▶ **READING TEXT**
○ ○ ○
In one embodiment, the pad 204b is coupled to a data line 208b to transfer data to the second component 110 (e.g., receive rgi_dt). Data line 208b may receive data from serializer 156 of the first component 105 to transfer to deserializer 176 of the second component 110. In one embodiment, data line 208b is data line 116.

In one embodiment, the pad 204c is coupled to a data line 208c to receive data from serializer 186 of the second component 110 to transfer to deserializer 166 of first component 105 (e.g., receive rgi_rsp). In another embodiment, the pad 204c is coupled to a data line 208c to receive a signal from the second component 110. In one embodiment, data line 208c is data line 118.

In one embodiment, the pad 204d is coupled to a data line 208d to receive a clock signal (e.g., refclk0). The IO mux 206d may transfer the clock signal to the PLL 108 and the PCL 202. The PLL 108 outputs one or more output signals (e.g., 640 MHz, 128 MHz, 38.4 MHz). The clock gates 209 may perform clock gating. In one embodiment, clock gating may reduce dynamic power dissipation. In another embodiment, clock gating may prune the clock tree (e.g., disable portions of the circuitry so that flip-flops do not have to switch states) to save power.

First component 105 may include a sub-component 210. The sub-component 210 may include one or more of PLL 108, clock gates 209, control register auxiliary power domain 212, system control unit (SCU) 214, and interface (IRI) 216. SCU 214 may include an RGI speed switch state machine and speed flip-flop(s) (FF(s)) memory 218. IRI 216 may include a radio generic interface (RGI) 220. The RGI 220 may include one or more of clock multiplexers and dividers 222, clock-management state machine 144, transmitter queue(s) 152, serializer 156, power-management state machine 142, receiver queue(s) 162, and deserializer 166.

Clock gates 209 may transmit a signal (e.g., a signal at 480 MHz) to deserializer 166 and deserializer may be coupled to receiver queue(s) 162.

The SCU 214 may initiate one (or more) park packets (e.g., Park_cmd) to power-management state machine 142. Power-management state machine 142 may transmit a park packet to second component 110. In one embodiment, a park packet is a going-to-park packet. The going-to-park packet may change the first component 105 from an operating power state to a park power state, where the park power state is lower than the operating power state. SCU 214 may detect an “un-park” sequence signaling on pad 204c and initiate out of park to active sequence. Park is initiated by the first component 105. Speed switch is also initiated by the first component 105.
○ ○ ○
▶ **REQUIRED TASKS**
a: From the passage on component data lines, transcribe the words starting with "Clock gates 209 may transmit" and going on through "also initiated by the first component 105.".
b: According to the passage on component data lines, which component initiates park?
c: Take the passage on component data lines further, beginning after its final sentence.
The records have no connection to the passage on component data lines.

▶ **RECORDS**
○ ○ ○
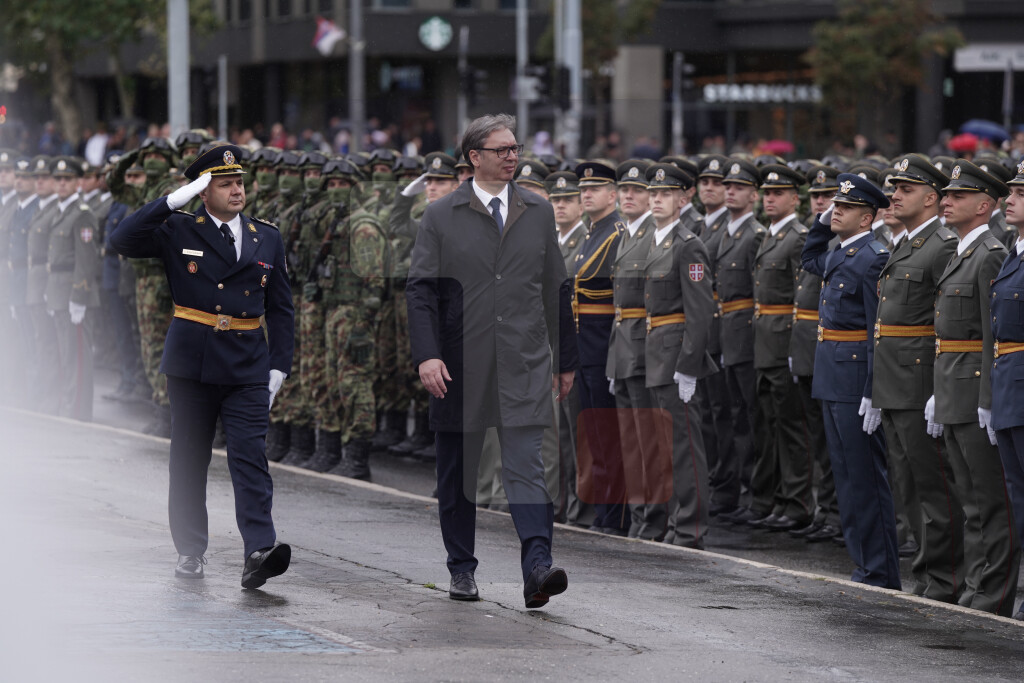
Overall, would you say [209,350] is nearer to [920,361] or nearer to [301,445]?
[920,361]

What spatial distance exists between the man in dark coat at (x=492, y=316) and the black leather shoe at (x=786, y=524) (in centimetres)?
394

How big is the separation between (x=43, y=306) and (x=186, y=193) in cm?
807

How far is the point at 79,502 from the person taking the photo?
410 inches

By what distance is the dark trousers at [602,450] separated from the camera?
439 inches

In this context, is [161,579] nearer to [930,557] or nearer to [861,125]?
[930,557]

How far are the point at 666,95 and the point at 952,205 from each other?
4503 centimetres

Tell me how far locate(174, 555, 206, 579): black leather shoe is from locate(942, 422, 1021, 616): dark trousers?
3.75 m

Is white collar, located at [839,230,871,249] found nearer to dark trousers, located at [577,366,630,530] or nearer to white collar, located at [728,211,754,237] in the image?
dark trousers, located at [577,366,630,530]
○ ○ ○
▶ **REPLIES**
a:
Clock gates 209 may transmit a signal (e.g., a signal at 480 MHz) to deserializer 166 and deserializer may be coupled to receiver queue(s) 162.

The SCU 214 may initiate one (or more) park packets (e.g., Park_cmd) to power-management state machine 142. Power-management state machine 142 may transmit a park packet to second component 110. In one embodiment, a park packet is a going-to-park packet. The going-to-park packet may change the first component 105 from an operating power state to a park power state, where the park power state is lower than the operating power state. SCU 214 may detect an “un-park” sequence signaling on pad 204c and initiate out of park to active sequence. Park is initiated by the first component 105. Speed switch is also initiated by the first component 105.

b: The first component 105.

c:
The SCU 214 may set RGI speed FF machine 218 to speed switch. A full_speed_req signal asserts a speed switch packet is sent. Clock Management State Machine 144 sets the clocks correctly. The RGI Speed FF machine 218 is kept powered on until the full power cycle.

The deserializer 166 may transmit a receiver flush signal (e.g., Rx_flush) to receiver queue 162 to flush the receiver queue 162 (e.g., clear the queue; self-reset the receiver, and so forth).

The RGI 220 may be coupled to a control registers auxiliary power domain 212.

The second component 110 may include an XTAL oscillator 230, an SCU 254 including an RGI speed FF machine 258, PCL 242, IRI 256, IO mux 246a coupled to a pad 244a coupled to data line 208a, IO mux 246a coupled to a pad 244b coupled to data line 208b, IO mux 246c coupled to a pad 244d coupled to data line 208c, and IO mux 246d coupled to a pad 244d coupled to data line 208d. Each IO mux 246a, 246b, 246c, and 246d (hereinafter IO mux 246) may be coupled to the PCL 242. Each pad of second component 110 (e.g., 244a, 244b, 244c, and 244d) is hereinafter pad 244.

IRI 256 may include a PLL farm 249 including PLL 128, control registers auxiliary power domain 252, and RGI 260. RGI 260 may include one or more of a clock-management state machine 148, clock multiplexers and clock dividers 262, receiver queue 172, deserializer 176, power-management state machine 146, transmitter queue 182, and serializer 186. RGI 260 may be coupled to the control registers auxiliary power domain 252.

In one embodiment, the transmitter queue(s) 182 is coupled to the serializer 186 which is coupled to IO mux 246c which is coupled to pad which is coupled to data line 208c to transfer a signal or packet to first component 105.

In one embodiment, PLL 128 may send one or more output signals (e.g., 624 MHz, 104 MHz, and so forth) to clock multiplexers and clock dividers 262.

FIG. 3 illustrates a services diagram 300 of a first component 105 coupled to a second component 110 via a mid-speed interface 115, according to one embodiment. FIG. 3 illustrates only one direction of the flow, and similarly the opposite direction exists.

First component 105 may include one or more of a general purpose input/output (GPIO) management state machine 302, pad 158, and sub-component 210. Sub-component 210 may include one or more of an arbiter 304, a transmitter 154, a multiplexer 310, a signal generator (e.g., empty packet generation, go-to-park packet generation, speed switch signal, and so forth) 312, wall clock 314, clock-management state machine 144, and power-management state machine 142, and one or more transmitter queues 152 (e.g., transmitter queue 152a, 152b, 152c, hereinafter transmitter queue 152). The one or more transmitter queues 152 may each include a different type of data. For example, transmitter queue 152a may include auxiliary (Aux) data, transmitter queue 152b may include global navigation system (GNSS) data, and transmitter queue 152c may include frequency modulation radio (FMR) data.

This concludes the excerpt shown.